Nobunaga is back from the great beyond! And he’s as foolish as ever.
Naru: …Unsuccessful joke aside, this was the first time that I’ve tried out an anime with historical figure Nobunaga as a character, which I’ve noticed has become some sort of trend in the anime industry (and also video game industry) for a reason I ignore.
Instead of following the adventures of a moe Nobunaga in the Sengoku era like the last adaptation I have heard of, this time we’ll be following a hot-headed and impulsive daimyo (lord)– and this is not far off from how the real Nobunaga was – who seemingly enjoys putting him and his two trusty comrades in dangerous situations.
However compared to other Nobunaga anime, in Nobunaga the Fool European historical figures join in such as Da Vinci and the girl which quirked people’s curiosity to try out this anime, Jeanne Kaguya d’Arc.
Freaking Jeanne Kaguya d’Arc. I’m offended as a French person
Yeah. I don’t know what they were going for.
I admit that the reason why I went and viewed Nobunaga the Fool was mainly to take a peek at how they adapted the female warrior who had led troupes of men into battle to push the English away from France in the Middle Ages. Before watching, I was hoping that Jeanne would be a kick-arse and impressive character, but the first impression I got from her after finishing the episode was…not bad, but not good either. Not of what she’s done, since nothing memorable happened in the first episode, but the personality she was given. She was shown as fragile, uncertain, and that wasn’t what I wanted to see from her. Especially in an anime where she might be the only relevant female character.
I can’t say the same from Nobunaga and his friends (like the one guy who suspiciously looks like Yamato from Sukitte ii na yo) since I sadly don’t know much about his real self apart from what I’ve learned in Japanese history class, but then again, I didn’t have any expectations regarding him and the others.
Regarding the story, we’ve learned so far that there are two planets: one called the Planet of the West, which I believe is highly inspired by Europe back when there were kings and queens, and the Planet of the East, where we have Nobunaga with dragons and robots fighting against other daimyos for territories.

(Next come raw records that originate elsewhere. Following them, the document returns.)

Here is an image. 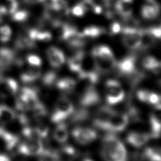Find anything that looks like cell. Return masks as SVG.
I'll return each instance as SVG.
<instances>
[{
    "mask_svg": "<svg viewBox=\"0 0 161 161\" xmlns=\"http://www.w3.org/2000/svg\"><path fill=\"white\" fill-rule=\"evenodd\" d=\"M123 42L129 49L134 50L142 45L143 30L137 28L125 26L122 30Z\"/></svg>",
    "mask_w": 161,
    "mask_h": 161,
    "instance_id": "5",
    "label": "cell"
},
{
    "mask_svg": "<svg viewBox=\"0 0 161 161\" xmlns=\"http://www.w3.org/2000/svg\"><path fill=\"white\" fill-rule=\"evenodd\" d=\"M58 160L71 159L75 156V150L70 145H64L60 151H57Z\"/></svg>",
    "mask_w": 161,
    "mask_h": 161,
    "instance_id": "26",
    "label": "cell"
},
{
    "mask_svg": "<svg viewBox=\"0 0 161 161\" xmlns=\"http://www.w3.org/2000/svg\"><path fill=\"white\" fill-rule=\"evenodd\" d=\"M84 57V52L82 50H79L70 57L68 60V66L70 70L73 72H79L82 66Z\"/></svg>",
    "mask_w": 161,
    "mask_h": 161,
    "instance_id": "16",
    "label": "cell"
},
{
    "mask_svg": "<svg viewBox=\"0 0 161 161\" xmlns=\"http://www.w3.org/2000/svg\"><path fill=\"white\" fill-rule=\"evenodd\" d=\"M159 5L146 4L142 7V16L147 19H153L157 17L159 14Z\"/></svg>",
    "mask_w": 161,
    "mask_h": 161,
    "instance_id": "18",
    "label": "cell"
},
{
    "mask_svg": "<svg viewBox=\"0 0 161 161\" xmlns=\"http://www.w3.org/2000/svg\"><path fill=\"white\" fill-rule=\"evenodd\" d=\"M23 135L28 139H40V133L36 128L25 126L22 130Z\"/></svg>",
    "mask_w": 161,
    "mask_h": 161,
    "instance_id": "33",
    "label": "cell"
},
{
    "mask_svg": "<svg viewBox=\"0 0 161 161\" xmlns=\"http://www.w3.org/2000/svg\"><path fill=\"white\" fill-rule=\"evenodd\" d=\"M26 60L31 65L39 66L42 64L41 58L35 55H28L26 57Z\"/></svg>",
    "mask_w": 161,
    "mask_h": 161,
    "instance_id": "39",
    "label": "cell"
},
{
    "mask_svg": "<svg viewBox=\"0 0 161 161\" xmlns=\"http://www.w3.org/2000/svg\"><path fill=\"white\" fill-rule=\"evenodd\" d=\"M89 116V112L86 109V108H80L77 111L73 114L71 121L74 123H79L86 121Z\"/></svg>",
    "mask_w": 161,
    "mask_h": 161,
    "instance_id": "27",
    "label": "cell"
},
{
    "mask_svg": "<svg viewBox=\"0 0 161 161\" xmlns=\"http://www.w3.org/2000/svg\"><path fill=\"white\" fill-rule=\"evenodd\" d=\"M0 137L3 139L8 150H13L18 145L19 142L18 136L0 128Z\"/></svg>",
    "mask_w": 161,
    "mask_h": 161,
    "instance_id": "17",
    "label": "cell"
},
{
    "mask_svg": "<svg viewBox=\"0 0 161 161\" xmlns=\"http://www.w3.org/2000/svg\"><path fill=\"white\" fill-rule=\"evenodd\" d=\"M142 65L146 69L151 70L153 67L160 65V62L152 56H147L143 58Z\"/></svg>",
    "mask_w": 161,
    "mask_h": 161,
    "instance_id": "34",
    "label": "cell"
},
{
    "mask_svg": "<svg viewBox=\"0 0 161 161\" xmlns=\"http://www.w3.org/2000/svg\"><path fill=\"white\" fill-rule=\"evenodd\" d=\"M9 160H10V158L6 155L0 153V161H8Z\"/></svg>",
    "mask_w": 161,
    "mask_h": 161,
    "instance_id": "49",
    "label": "cell"
},
{
    "mask_svg": "<svg viewBox=\"0 0 161 161\" xmlns=\"http://www.w3.org/2000/svg\"><path fill=\"white\" fill-rule=\"evenodd\" d=\"M68 130L65 123L59 124L55 128L53 133L54 138L60 143L65 142L68 138Z\"/></svg>",
    "mask_w": 161,
    "mask_h": 161,
    "instance_id": "21",
    "label": "cell"
},
{
    "mask_svg": "<svg viewBox=\"0 0 161 161\" xmlns=\"http://www.w3.org/2000/svg\"><path fill=\"white\" fill-rule=\"evenodd\" d=\"M92 11H93L95 13H96V14H100V13L102 12V8H101V6H99V5L95 4V6H94V7Z\"/></svg>",
    "mask_w": 161,
    "mask_h": 161,
    "instance_id": "47",
    "label": "cell"
},
{
    "mask_svg": "<svg viewBox=\"0 0 161 161\" xmlns=\"http://www.w3.org/2000/svg\"><path fill=\"white\" fill-rule=\"evenodd\" d=\"M48 59L52 66L58 67L65 62V57L63 52L57 47H51L47 51Z\"/></svg>",
    "mask_w": 161,
    "mask_h": 161,
    "instance_id": "12",
    "label": "cell"
},
{
    "mask_svg": "<svg viewBox=\"0 0 161 161\" xmlns=\"http://www.w3.org/2000/svg\"><path fill=\"white\" fill-rule=\"evenodd\" d=\"M150 135L145 133L131 132L126 136L128 143L135 147H140L145 145L148 140Z\"/></svg>",
    "mask_w": 161,
    "mask_h": 161,
    "instance_id": "13",
    "label": "cell"
},
{
    "mask_svg": "<svg viewBox=\"0 0 161 161\" xmlns=\"http://www.w3.org/2000/svg\"><path fill=\"white\" fill-rule=\"evenodd\" d=\"M133 0H117L115 8L117 12L125 18H128L132 13Z\"/></svg>",
    "mask_w": 161,
    "mask_h": 161,
    "instance_id": "14",
    "label": "cell"
},
{
    "mask_svg": "<svg viewBox=\"0 0 161 161\" xmlns=\"http://www.w3.org/2000/svg\"><path fill=\"white\" fill-rule=\"evenodd\" d=\"M101 153L104 159L115 161H124L127 157L124 145L112 133H108L104 136Z\"/></svg>",
    "mask_w": 161,
    "mask_h": 161,
    "instance_id": "1",
    "label": "cell"
},
{
    "mask_svg": "<svg viewBox=\"0 0 161 161\" xmlns=\"http://www.w3.org/2000/svg\"><path fill=\"white\" fill-rule=\"evenodd\" d=\"M16 46L19 48H31L35 47V42L28 36H20L16 42Z\"/></svg>",
    "mask_w": 161,
    "mask_h": 161,
    "instance_id": "28",
    "label": "cell"
},
{
    "mask_svg": "<svg viewBox=\"0 0 161 161\" xmlns=\"http://www.w3.org/2000/svg\"><path fill=\"white\" fill-rule=\"evenodd\" d=\"M57 87L60 91L70 92L75 87V81L71 78H63L57 80L55 84Z\"/></svg>",
    "mask_w": 161,
    "mask_h": 161,
    "instance_id": "19",
    "label": "cell"
},
{
    "mask_svg": "<svg viewBox=\"0 0 161 161\" xmlns=\"http://www.w3.org/2000/svg\"><path fill=\"white\" fill-rule=\"evenodd\" d=\"M147 31L150 34V35H152L155 36V38H160V35H161V29L160 26L158 27H152L147 30Z\"/></svg>",
    "mask_w": 161,
    "mask_h": 161,
    "instance_id": "43",
    "label": "cell"
},
{
    "mask_svg": "<svg viewBox=\"0 0 161 161\" xmlns=\"http://www.w3.org/2000/svg\"><path fill=\"white\" fill-rule=\"evenodd\" d=\"M16 114L10 108L5 105H0V121L7 123L14 119Z\"/></svg>",
    "mask_w": 161,
    "mask_h": 161,
    "instance_id": "20",
    "label": "cell"
},
{
    "mask_svg": "<svg viewBox=\"0 0 161 161\" xmlns=\"http://www.w3.org/2000/svg\"><path fill=\"white\" fill-rule=\"evenodd\" d=\"M160 97L158 94H157L156 93H153V92H150V94L148 96L147 102L155 105L157 103H158V102H160Z\"/></svg>",
    "mask_w": 161,
    "mask_h": 161,
    "instance_id": "44",
    "label": "cell"
},
{
    "mask_svg": "<svg viewBox=\"0 0 161 161\" xmlns=\"http://www.w3.org/2000/svg\"><path fill=\"white\" fill-rule=\"evenodd\" d=\"M116 111L109 106H103L97 111L93 120V125L95 127L106 130L107 124L111 116Z\"/></svg>",
    "mask_w": 161,
    "mask_h": 161,
    "instance_id": "8",
    "label": "cell"
},
{
    "mask_svg": "<svg viewBox=\"0 0 161 161\" xmlns=\"http://www.w3.org/2000/svg\"><path fill=\"white\" fill-rule=\"evenodd\" d=\"M40 133L41 138H45L48 133V128L47 126L42 124H40L37 127H36Z\"/></svg>",
    "mask_w": 161,
    "mask_h": 161,
    "instance_id": "42",
    "label": "cell"
},
{
    "mask_svg": "<svg viewBox=\"0 0 161 161\" xmlns=\"http://www.w3.org/2000/svg\"><path fill=\"white\" fill-rule=\"evenodd\" d=\"M86 11V10L84 9V8L80 3L74 6L72 9V13L77 16H83L85 14Z\"/></svg>",
    "mask_w": 161,
    "mask_h": 161,
    "instance_id": "40",
    "label": "cell"
},
{
    "mask_svg": "<svg viewBox=\"0 0 161 161\" xmlns=\"http://www.w3.org/2000/svg\"><path fill=\"white\" fill-rule=\"evenodd\" d=\"M14 55L12 50L8 48L0 49V66L3 68L9 65L14 60Z\"/></svg>",
    "mask_w": 161,
    "mask_h": 161,
    "instance_id": "22",
    "label": "cell"
},
{
    "mask_svg": "<svg viewBox=\"0 0 161 161\" xmlns=\"http://www.w3.org/2000/svg\"><path fill=\"white\" fill-rule=\"evenodd\" d=\"M150 94V92L149 91L146 89H141L137 92L136 96L138 99L140 100L141 101L147 102L148 101V98Z\"/></svg>",
    "mask_w": 161,
    "mask_h": 161,
    "instance_id": "41",
    "label": "cell"
},
{
    "mask_svg": "<svg viewBox=\"0 0 161 161\" xmlns=\"http://www.w3.org/2000/svg\"><path fill=\"white\" fill-rule=\"evenodd\" d=\"M150 123L152 129L150 136L153 138H158L160 135V119L155 114H152L150 117Z\"/></svg>",
    "mask_w": 161,
    "mask_h": 161,
    "instance_id": "25",
    "label": "cell"
},
{
    "mask_svg": "<svg viewBox=\"0 0 161 161\" xmlns=\"http://www.w3.org/2000/svg\"><path fill=\"white\" fill-rule=\"evenodd\" d=\"M106 101L109 104H115L121 101L125 92L119 82L116 80L109 79L106 82Z\"/></svg>",
    "mask_w": 161,
    "mask_h": 161,
    "instance_id": "6",
    "label": "cell"
},
{
    "mask_svg": "<svg viewBox=\"0 0 161 161\" xmlns=\"http://www.w3.org/2000/svg\"><path fill=\"white\" fill-rule=\"evenodd\" d=\"M41 70L38 66L31 65L26 71L21 74L20 79L22 82L28 83L31 82L40 77Z\"/></svg>",
    "mask_w": 161,
    "mask_h": 161,
    "instance_id": "15",
    "label": "cell"
},
{
    "mask_svg": "<svg viewBox=\"0 0 161 161\" xmlns=\"http://www.w3.org/2000/svg\"><path fill=\"white\" fill-rule=\"evenodd\" d=\"M100 96L96 89L90 86L86 89L79 99L80 104L84 108L93 106L100 101Z\"/></svg>",
    "mask_w": 161,
    "mask_h": 161,
    "instance_id": "10",
    "label": "cell"
},
{
    "mask_svg": "<svg viewBox=\"0 0 161 161\" xmlns=\"http://www.w3.org/2000/svg\"><path fill=\"white\" fill-rule=\"evenodd\" d=\"M104 32V30L101 27L91 26L86 28L83 31V35L92 38H96L99 36L101 34Z\"/></svg>",
    "mask_w": 161,
    "mask_h": 161,
    "instance_id": "31",
    "label": "cell"
},
{
    "mask_svg": "<svg viewBox=\"0 0 161 161\" xmlns=\"http://www.w3.org/2000/svg\"><path fill=\"white\" fill-rule=\"evenodd\" d=\"M11 15L13 20L16 21H23L27 19L29 16V13L25 10H16Z\"/></svg>",
    "mask_w": 161,
    "mask_h": 161,
    "instance_id": "36",
    "label": "cell"
},
{
    "mask_svg": "<svg viewBox=\"0 0 161 161\" xmlns=\"http://www.w3.org/2000/svg\"><path fill=\"white\" fill-rule=\"evenodd\" d=\"M74 112L72 103L65 97L59 98L55 104L54 111L51 116V121L57 123L62 121Z\"/></svg>",
    "mask_w": 161,
    "mask_h": 161,
    "instance_id": "3",
    "label": "cell"
},
{
    "mask_svg": "<svg viewBox=\"0 0 161 161\" xmlns=\"http://www.w3.org/2000/svg\"><path fill=\"white\" fill-rule=\"evenodd\" d=\"M61 30V39L65 41L70 47L79 48L85 44L84 36L75 27L65 24L62 25Z\"/></svg>",
    "mask_w": 161,
    "mask_h": 161,
    "instance_id": "4",
    "label": "cell"
},
{
    "mask_svg": "<svg viewBox=\"0 0 161 161\" xmlns=\"http://www.w3.org/2000/svg\"><path fill=\"white\" fill-rule=\"evenodd\" d=\"M82 130L86 138L89 143L94 141L97 138V133L94 130L89 128H82Z\"/></svg>",
    "mask_w": 161,
    "mask_h": 161,
    "instance_id": "37",
    "label": "cell"
},
{
    "mask_svg": "<svg viewBox=\"0 0 161 161\" xmlns=\"http://www.w3.org/2000/svg\"><path fill=\"white\" fill-rule=\"evenodd\" d=\"M143 156L151 160L160 161L161 160L160 150L157 148H147L143 152Z\"/></svg>",
    "mask_w": 161,
    "mask_h": 161,
    "instance_id": "30",
    "label": "cell"
},
{
    "mask_svg": "<svg viewBox=\"0 0 161 161\" xmlns=\"http://www.w3.org/2000/svg\"><path fill=\"white\" fill-rule=\"evenodd\" d=\"M80 4L86 10H92L95 6L93 0H82Z\"/></svg>",
    "mask_w": 161,
    "mask_h": 161,
    "instance_id": "45",
    "label": "cell"
},
{
    "mask_svg": "<svg viewBox=\"0 0 161 161\" xmlns=\"http://www.w3.org/2000/svg\"><path fill=\"white\" fill-rule=\"evenodd\" d=\"M92 55L96 69L98 72L108 73L116 66V60L110 48L106 45L95 47Z\"/></svg>",
    "mask_w": 161,
    "mask_h": 161,
    "instance_id": "2",
    "label": "cell"
},
{
    "mask_svg": "<svg viewBox=\"0 0 161 161\" xmlns=\"http://www.w3.org/2000/svg\"><path fill=\"white\" fill-rule=\"evenodd\" d=\"M44 146L40 139H28L20 143L18 147V151L25 155H38L43 152Z\"/></svg>",
    "mask_w": 161,
    "mask_h": 161,
    "instance_id": "7",
    "label": "cell"
},
{
    "mask_svg": "<svg viewBox=\"0 0 161 161\" xmlns=\"http://www.w3.org/2000/svg\"><path fill=\"white\" fill-rule=\"evenodd\" d=\"M42 80L45 86H52L57 81V74L54 71H48L43 75Z\"/></svg>",
    "mask_w": 161,
    "mask_h": 161,
    "instance_id": "32",
    "label": "cell"
},
{
    "mask_svg": "<svg viewBox=\"0 0 161 161\" xmlns=\"http://www.w3.org/2000/svg\"><path fill=\"white\" fill-rule=\"evenodd\" d=\"M135 65L136 57L134 55H128L117 64L116 63L119 72L123 75H131L133 74L136 70Z\"/></svg>",
    "mask_w": 161,
    "mask_h": 161,
    "instance_id": "11",
    "label": "cell"
},
{
    "mask_svg": "<svg viewBox=\"0 0 161 161\" xmlns=\"http://www.w3.org/2000/svg\"><path fill=\"white\" fill-rule=\"evenodd\" d=\"M72 135L74 137V138L75 140V141L80 144L86 145L89 143L83 132L82 128H80V127L75 128L72 131Z\"/></svg>",
    "mask_w": 161,
    "mask_h": 161,
    "instance_id": "29",
    "label": "cell"
},
{
    "mask_svg": "<svg viewBox=\"0 0 161 161\" xmlns=\"http://www.w3.org/2000/svg\"><path fill=\"white\" fill-rule=\"evenodd\" d=\"M52 39V34L47 31H38L36 40L48 42Z\"/></svg>",
    "mask_w": 161,
    "mask_h": 161,
    "instance_id": "38",
    "label": "cell"
},
{
    "mask_svg": "<svg viewBox=\"0 0 161 161\" xmlns=\"http://www.w3.org/2000/svg\"><path fill=\"white\" fill-rule=\"evenodd\" d=\"M121 28L120 26V25L117 23V22H114L113 23H112L111 26V31L113 33L116 34L119 33L121 31Z\"/></svg>",
    "mask_w": 161,
    "mask_h": 161,
    "instance_id": "46",
    "label": "cell"
},
{
    "mask_svg": "<svg viewBox=\"0 0 161 161\" xmlns=\"http://www.w3.org/2000/svg\"><path fill=\"white\" fill-rule=\"evenodd\" d=\"M45 0H25V1L29 4H36L39 3L43 2Z\"/></svg>",
    "mask_w": 161,
    "mask_h": 161,
    "instance_id": "48",
    "label": "cell"
},
{
    "mask_svg": "<svg viewBox=\"0 0 161 161\" xmlns=\"http://www.w3.org/2000/svg\"><path fill=\"white\" fill-rule=\"evenodd\" d=\"M11 29L8 25H2L0 26V40L3 42H8L11 36Z\"/></svg>",
    "mask_w": 161,
    "mask_h": 161,
    "instance_id": "35",
    "label": "cell"
},
{
    "mask_svg": "<svg viewBox=\"0 0 161 161\" xmlns=\"http://www.w3.org/2000/svg\"><path fill=\"white\" fill-rule=\"evenodd\" d=\"M1 82L3 86L4 91L9 94H14L18 89L17 82L12 78H6L1 79Z\"/></svg>",
    "mask_w": 161,
    "mask_h": 161,
    "instance_id": "23",
    "label": "cell"
},
{
    "mask_svg": "<svg viewBox=\"0 0 161 161\" xmlns=\"http://www.w3.org/2000/svg\"><path fill=\"white\" fill-rule=\"evenodd\" d=\"M128 123L126 114L118 113L115 112L110 118L106 128V131L119 132L123 131Z\"/></svg>",
    "mask_w": 161,
    "mask_h": 161,
    "instance_id": "9",
    "label": "cell"
},
{
    "mask_svg": "<svg viewBox=\"0 0 161 161\" xmlns=\"http://www.w3.org/2000/svg\"><path fill=\"white\" fill-rule=\"evenodd\" d=\"M48 7L57 12L62 13L65 14H68L69 12L65 0H51V3L48 5Z\"/></svg>",
    "mask_w": 161,
    "mask_h": 161,
    "instance_id": "24",
    "label": "cell"
}]
</instances>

In the Planet of the West, demon-possessed Jeanne Kaguya d’Arc (will we ever learn why she is also called Kaguya) can not only can hear voices, but also has visions of a Messiah who will one day save the planets and restore peace. Kudos to whoever guesses right about the Messiah And with the help of Da Vinci, she travels to the Planet of the East to find said Messiah and help him in his mission.
For such a crazy plot, the first episode of Nobunaga the Fool was rather difficult to understand (or hard to get over the fact that there were dragons and robots) and as I have mentioned earlier, and nothing note-worthy happened until the very end.
For the moment, I’m not sure if I’ll be interested enough to see more of the hot mess this anime might turn out to be. Guess I’ll have until next week to make up my mind.
AnimeEmily: Truth be told, the first time I watched the episode, I wasn’t really impressed and was prepared to write the show off and move on. However, the more I thought about it and after watching most of the episode again, D-Frag! kind of grew on me. It’s not a great comedy, but it managed to keep me amused with a cast that was surprisingly fun to watch.
The story, as many of these comedies do, centers around a guy getting roped into joining a club of eccentrics and running around doing silly stuff with them. For this particular comedy, Kenji Kazama is forced to join the Game Creation club by its oddball members, Chitose, Sakura, Minami and Roka. Over the course of the episode, Kenji, who easily fits in among his future friends, finds the members aren’t as bad as he initially thought and that he doesn’t mind being a part of the club.
Admittedly, the moments that I enjoyed the most in the episode where those that played on the characters’ eccentricities the most. The girls’ “elemental” powers were surprisingly funny, especially Roka’s moe/darkness element. I also liked the skit near the end of the episode since Aturo was so weird and the “conflict” itself was ridiculous. As a lead, Kenji was pretty fun and he really grew on me over the course of the episode. As for the girls, they were entertaining enough, with Roka being my favorite thus far, although I suspect the majority will turn out to be relatively fun characters in their own ways. The only ones I didn’t care two much for are Kenji’s friends (minus Aturo) and I wouldn’t be too heartbroken if they showed up less.
On the animation side of things, D-Frag! looks okay. The worst part of it is probably the CGI which sticks out like an ugly sore thumb. The character designs are alright, although they move a bit awkwardly at times. Sound-wise, most of it was relatively forgettable.
All things considered, D-Frag!‘s first episode actually wasn’t too bad. In a way, it kind of reminds me of Cuticle Detective Inaba which I sort of liked back when it aired. Though I”ll be giving it at least another couple of episodes for the eccentric characters alone, I can’t quite recommend it to others. I suppose if you’re curious about the show, check out it, but other than that, I can’t really say it’s a must watch.